I re-read this quote just now and it could give you pause of planning to dart back and forth from the door of ‘self’-immolation too readily –
RESPONDENT: I’d guess you’d favour the ‘boots and all’ approach, but just to be sure, is there anything one should be specially careful of?
RICHARD: Hesitancy (an opportunity is quite often a very rare thing).
RESPONDENT: Am I understanding you correctly that, once the process begins, you throw caution to the wind and just go all the way, come what may?
RICHARD: Provided there be pure intent (and that is no little proviso) … yes. [emphasis added] (link)
Claudiu: That’s a great quote. I’ve often wondered lately, is it really just throwing caution to the wind and forging forth? Not sure if I thought of it in those exact words (maybe) but along those lines. Sounds like the answer is (as pure intent is certainly in place) yes indeed . It gives good confidence to proceed!

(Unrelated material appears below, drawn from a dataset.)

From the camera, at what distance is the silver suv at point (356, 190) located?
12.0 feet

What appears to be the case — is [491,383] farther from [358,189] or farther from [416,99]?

To put it into words it’s about leaving the felt safety for what is outside of the felt safety, which I apperceptively or near-apperceptively know is the actual safety of infinitude – which ought really to be an obvious choice. Perhaps, after much pondering and contemplating, it is indeed just gay abandon that is required. (link)
Hi Claudiu,
“Good confidence” is certainly a great starting point for “gay abandon”, and you can cover the distance between the two via abundant naiveté, by being naiveté itself –
Richard: And as ‘he’ continued standing there on the greensward, extolling the virtues of being naiveté itself, ‘he’ realised ‘he’ had just dedicated ‘his’ life to the priceless pursuit of innocence itself – of becoming the manifestation of this innocence here on earth, of being the personification of innocence in this lifetime – and, thence, to extolling the virtues of the giving of ‘himself’ to this worthy cause, in a way which ‘his’ previous dedication to art and artistry (‘he’ had lived it, breathed it, been consumed by it, twenty-four-seven) couldn’t even begin to compete, as nothing, but nothing, could ever be as worthy of devoting one’s life to as the pristine perfection and peerless purity presently unfolding all about.
For out of nowhere and everywhere – the overarching benignity and benevolence inherent to the infinitude, which this infinite and eternal and perpetual universe actually is, had by now been operating more and more freely – came a magically scintillating wonderland, dynamically enveloping all and sundry in its sparkling embrace, and ‘he’ vanished unto oblivion in the twinkling of an eye (…). (A Quaint Clay-Pit Tale)
Being naiveté, “becoming the manifestation of this innocence here on earth” is exactly what you apperceived when you recently reread Richard’s quote of “standing naked before infinitude”, which touched you so deeply that you stated with great confidence –
Claudiu: I reread it and was just blown away by how immaculate and perfectly articulated Richard’s writing is. I experienced what I’ve called “Richard’s energy” while reading it – which refers to pure intent, of course. The flawlessness of what he apperceptively wrought leaves nothing but admiration and a salient desire and aim – I want to be that! (link)
You can be that! What an extraordinary adventure!